PETUNJUK TUGAS —
Jawablah pertanyaan berikut berdasarkan teks tentang definisi royalti di bawah.
(a) Secara umum, royalti didefinisikan sebagai pembayaran untuk penggunaan apa?
(b) Pasal berapa dalam OECD Model dan UN Model yang mengatur aspek pajak internasional atas royalti?
(c) Ayat berapa dari pasal tersebut dalam UN Model yang memuat definisi royalti?

TEKS BACAAN —
============

DEFINISI royalti yang tercantum dalam undang-undang perpajakan berbagai negara sangat beragam. Begitu pula dengan definisi royalti yang termaktub dalam berbagai perjanjian pajak (tax treaties) juga berbeda-beda (IBFD, 2015).

Padahal, klasifikasi penghasilan sebagai royalti dalam konteks internasional merupakan hal yang penting. Pasalnya, banyak negara, khususnya negara berkembang, mengenakan pajak atas royalti yang dibayarkan kepada nonresiden.  

Sementara itu, tax treaty cenderung membatasi, baik secara keseluruhan sesuai dengan OECD Model maupun sebagian, hak pemajakan negara sumber atas royalti.

Lantas, sebenarnya apa definisi royalti dalam Persetujuan Penghindaran Pajak Berganda (P3B) dan dalam undang-undang perpajakan Indonesia?

Definisi Royalti dalam P3B
SECARA umum, royalti didefinisikan sebagai pembayaran untuk penggunaan aset tak berwujud (intangible asset) (Holmes, 2007). Namun, kini definisi royalti juga mencakup pembayaran atas penggunaan hak kekayaan intelektual (intellectual property).

Untuk tujuan pajak internasional, pengertian royalti dalam P3B  umumnya mengikuti model yang dikembangkan oleh Organization for Economic Co-operation and Development (OECD) maupun model yang dikembangkan oleh United Nations (UN).

Adapun aspek pajak internasional atas royalti, termasuk pengertiannya, pada OECD Model dan UN Model diatur dalam Pasal 12.  Secara lebih rinci, Pasal 12 ayat (2) OECD Model mendefinisikan royalti sebagai berikut.

“Setiap pembayaran dalam bentuk apa pun yang diterima sebagai imbalan atas penggunaan, atau hak untuk menggunakan, hak cipta kesusastraan, karya seni, atau karya ilmiah termasuk film-film sinematografi, paten, merek dagang, desain atau model, rencana, formula atau proses rahasia, atau untuk informasi mengenai pengalaman di bidang industri, perdagangan, atau ilmu pengetahuan”

Sementara itu, UN Model memberikan definisi royalti yang lebih luas. Hal ini lantaran ada jenis pembayaran yang termasuk dalam penghasilan royalti berdasarkan UN Model, tetapi tidak lagi termasuk dalam OECD Model. Mengacu Pasal 12 ayat (3) UN Model, definisi royalti adalah sebagai berikut.

“Setiap pembayaran dalam bentuk apa pun yang diterima sebagai imbalan atas penggunaan, atau hak untuk menggunakan, hak cipta kesusastraan, karya seni, atau karya ilmiah termasuk film-film sinematografi, atau film atau pita-pita yang dipakai untuk penyiaran radio atau televisi, paten, merek dagang, desain atau model, rencana, formula atau proses rahasia, atau untuk menggunakan, atau hak untuk menggunakan, perlengkapan perindustrian, perdagangan atau ilmiah atau atas informasi mengenai pengalaman di bidang industri, perdagangan, atau ilmu pengetahuan”.

============

INFORMASI YANG DIBERIKAN —
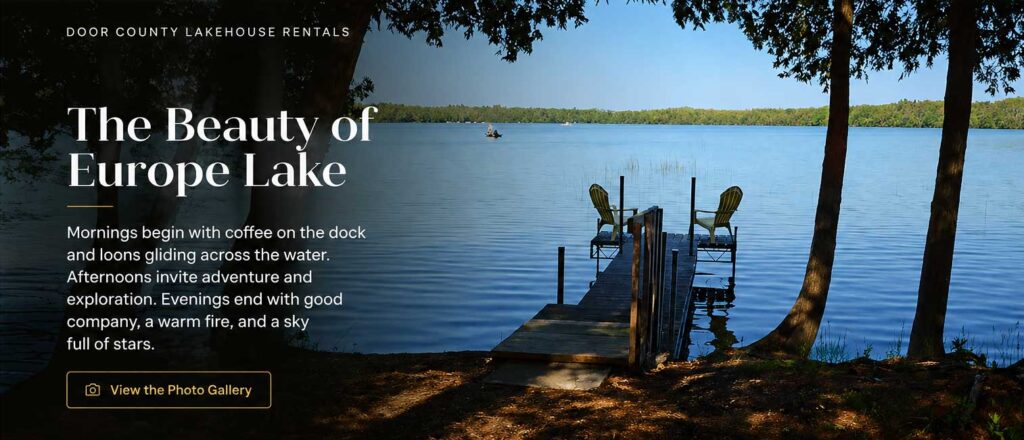 Experience the beauty of Europe Lake in Door County at Carlson's Lake House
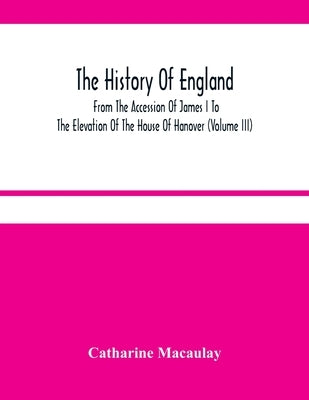 The History Of England: From The Accession Of James I To The Elevation Of The House Of Hanover (Volume Iii) by Macaulay, Catharine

============

JAWABAN LENGKAP —
(a) Penggunaan aset tak berwujud (intangible asset).
(b) Pasal 12.
(c) Ayat (3).